Martedì 17 settembre missili da crociera e droni-bomba hanno colpito le strutture della compagnia petrolifera Aramco, in Arabia Saudita. L’azione è inserita all’interno del contesto della guerra civile yemenita, scoppiata nel 2015, e vede coinvolti attori regionali ed internazionali. Sul piano strettamente locale, la fazione Houthi (guerriglieri sciiti) ha il possesso della capitale, Sana’a, ed è affiancata alle forze fedeli all’ex presidente Alì Abdullah Saleh. In opposizione vi è il governo del presidente Hadi, che occupa la zona di Aden e tutta la parte est del paese. Il conflitto si è articolato in fasi alterne a partire dal 2004, sino ad arrivare nel 2015 ad una forte acutizzazione, quando gli Houthi, insoddisfatti per la ripartizione territoriale yemenita e per la deriva autocratica assunta dalla presidenza Hadi, hanno conquistato gli edifici presidenziali nella capitale ed hanno forzato le dimissioni dell’intero governo. Nel marzo dello stesso anno l’Arabia Saudita è intervenuta nel conflitto ed ha sostenuto i fedeli del presidente Hadi, temendo l’avanzata delle forze Houthi e pro-Saleh su Aden. Lo Yemen si è quindi configurato negli ultimi quattro anni come terreno di scontro fra Arabia Saudita ed Iran.

Il conflitto non è ancora giunto ad una effettiva risoluzione. I bombardamenti sauditi continuano. Dopo quattro tregue a cui sono seguite nuove acute fasi di scontro, nel giungo 2019, si è assistito ad un nuovo ipotetico zenit d’attrito.

La repubblica islamica iraniana è attualmente coinvolta nel sostegno del gruppo armato sciita degli Houthi. L’apporto iraniano alla causa degli Houthi è cresciuto negli ultimi due anni. Ufficiali iraniani appartenenti al Sepāh-e Qods (un’unità speciale del Corpo delle guardie della rivoluzione islamica) hanno espresso l’idea di aumentare il processo di potenziamento dell’apparato bellico Houthi, inviando via nave armi e risorse alla fazione sciita, impegnata da anni nella lotta per il riconoscimento delle proprie istanze politiche. L’Arabia Saudita ha continuato a sostenere le forze del presidente Hadi tramite interventi militari e raid aerei nell’ovest del paese, al fine di limitare quella che Riyad ha definito come “l’esportazione dello sciismo” al di fuori dei confini iraniani.

=======

__COMPITI ASSEGNATI__:
A: Rispondi alle domande seguenti sul testo relativo al conflitto yemenita:
(i) Quale compagnia petrolifera è stata colpita martedì 17 settembre?
(ii) Quale città è in possesso della fazione Houthi?
(iii) A quale unità appartengono gli ufficiali iraniani citati?
B: Elenca, in ordine di prima comparsa e senza ripetizioni, tutti gli anni scritti in cifre nel testo relativo al conflitto yemenita.

=======

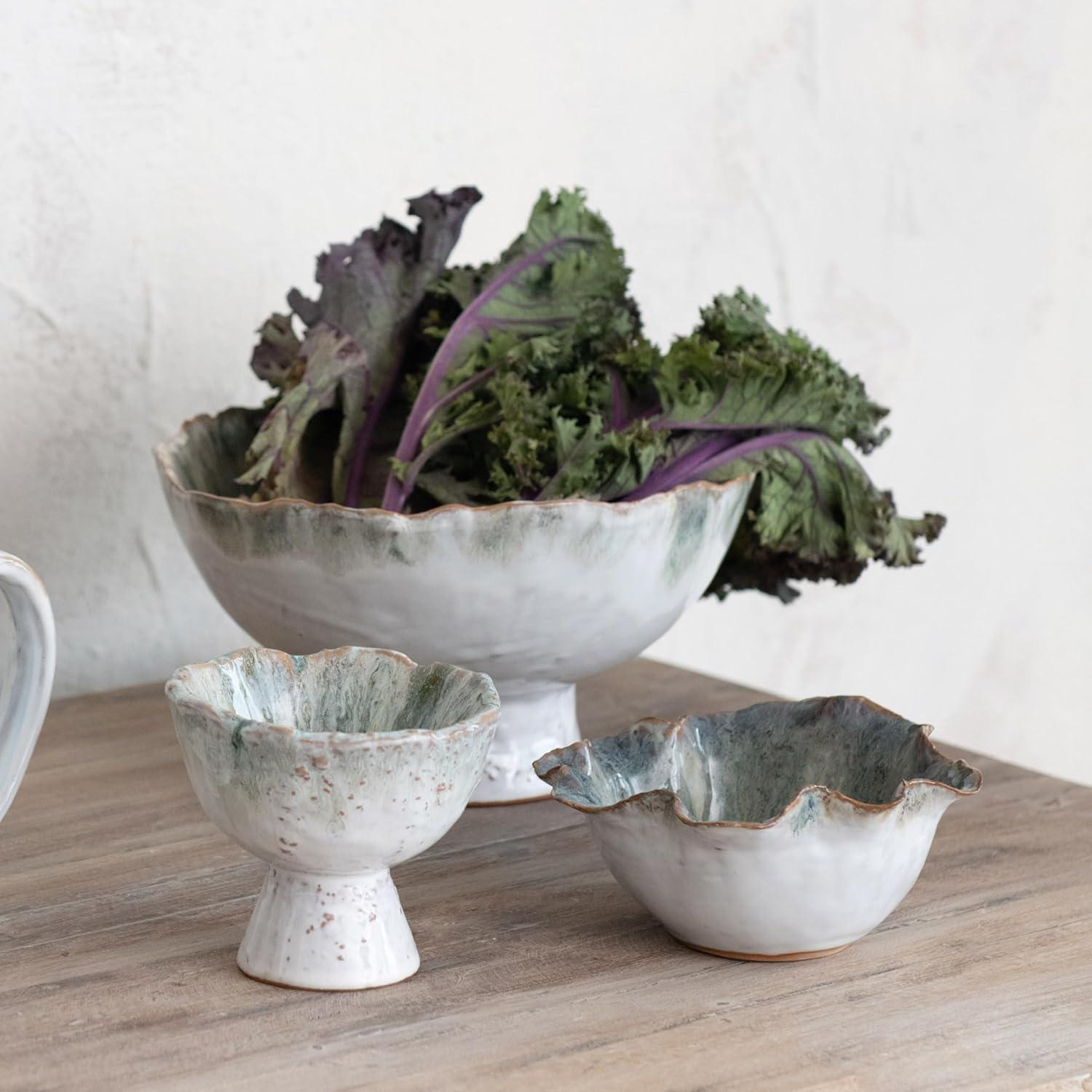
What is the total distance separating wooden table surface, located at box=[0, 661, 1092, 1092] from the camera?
1.59ft

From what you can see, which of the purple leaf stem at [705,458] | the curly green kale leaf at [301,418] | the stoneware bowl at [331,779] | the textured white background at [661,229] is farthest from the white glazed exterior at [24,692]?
the textured white background at [661,229]

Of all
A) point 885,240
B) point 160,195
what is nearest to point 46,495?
point 160,195

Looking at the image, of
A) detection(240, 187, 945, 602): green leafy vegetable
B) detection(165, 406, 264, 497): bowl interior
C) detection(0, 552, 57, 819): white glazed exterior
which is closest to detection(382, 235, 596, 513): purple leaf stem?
detection(240, 187, 945, 602): green leafy vegetable

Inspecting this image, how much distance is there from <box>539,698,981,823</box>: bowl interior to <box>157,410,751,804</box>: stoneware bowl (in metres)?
0.08

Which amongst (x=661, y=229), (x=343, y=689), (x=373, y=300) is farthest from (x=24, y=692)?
(x=661, y=229)

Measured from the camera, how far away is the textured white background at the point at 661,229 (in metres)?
0.98

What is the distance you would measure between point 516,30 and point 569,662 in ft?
2.06

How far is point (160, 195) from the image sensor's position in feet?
3.29

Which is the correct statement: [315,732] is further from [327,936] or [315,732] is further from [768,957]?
[768,957]

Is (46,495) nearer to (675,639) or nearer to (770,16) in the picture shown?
(675,639)

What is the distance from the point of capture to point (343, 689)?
0.59 m

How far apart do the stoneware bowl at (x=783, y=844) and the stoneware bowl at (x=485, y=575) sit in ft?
0.27

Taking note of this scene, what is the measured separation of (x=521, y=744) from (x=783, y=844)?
256mm

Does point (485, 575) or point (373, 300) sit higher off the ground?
point (373, 300)
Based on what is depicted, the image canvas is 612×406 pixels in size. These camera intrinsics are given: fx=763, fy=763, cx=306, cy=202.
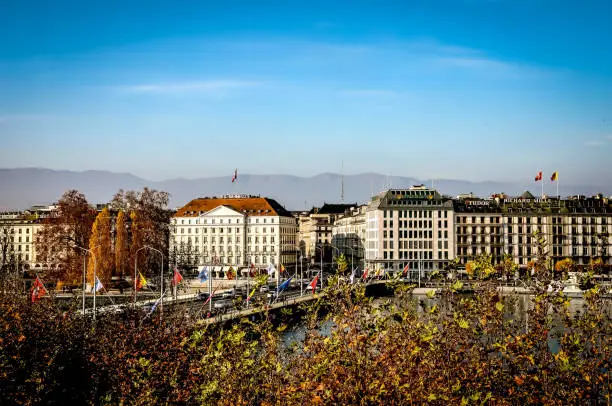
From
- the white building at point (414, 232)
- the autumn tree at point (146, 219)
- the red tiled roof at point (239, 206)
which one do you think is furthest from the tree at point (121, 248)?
the white building at point (414, 232)

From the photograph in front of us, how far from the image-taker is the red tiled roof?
145625mm

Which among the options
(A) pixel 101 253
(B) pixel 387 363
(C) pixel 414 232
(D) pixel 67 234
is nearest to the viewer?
(B) pixel 387 363

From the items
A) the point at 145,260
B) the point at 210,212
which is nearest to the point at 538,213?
the point at 210,212

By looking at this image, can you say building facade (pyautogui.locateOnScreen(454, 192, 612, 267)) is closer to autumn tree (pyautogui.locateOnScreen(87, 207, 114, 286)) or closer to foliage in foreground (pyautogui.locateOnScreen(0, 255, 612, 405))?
autumn tree (pyautogui.locateOnScreen(87, 207, 114, 286))

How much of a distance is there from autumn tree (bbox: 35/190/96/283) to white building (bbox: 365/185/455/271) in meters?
50.2

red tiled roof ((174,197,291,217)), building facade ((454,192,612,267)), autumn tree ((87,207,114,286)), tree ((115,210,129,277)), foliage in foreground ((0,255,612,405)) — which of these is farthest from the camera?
red tiled roof ((174,197,291,217))

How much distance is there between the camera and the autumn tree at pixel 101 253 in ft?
321

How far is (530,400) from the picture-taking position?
1972 centimetres

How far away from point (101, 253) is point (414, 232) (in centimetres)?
5797

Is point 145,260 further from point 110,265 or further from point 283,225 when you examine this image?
point 283,225

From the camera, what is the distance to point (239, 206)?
148 meters

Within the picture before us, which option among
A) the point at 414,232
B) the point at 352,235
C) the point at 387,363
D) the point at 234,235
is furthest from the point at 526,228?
the point at 387,363

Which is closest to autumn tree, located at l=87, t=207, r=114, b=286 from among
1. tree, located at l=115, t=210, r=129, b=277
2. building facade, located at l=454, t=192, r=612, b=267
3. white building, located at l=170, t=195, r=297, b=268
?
tree, located at l=115, t=210, r=129, b=277

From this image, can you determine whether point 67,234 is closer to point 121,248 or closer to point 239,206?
point 121,248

=======

__RISPOSTE ATTESE__:
A:
(i) Aramco
(ii) Sana'a
(iii) Sepāh-e Qods

B:
2015
2004
2019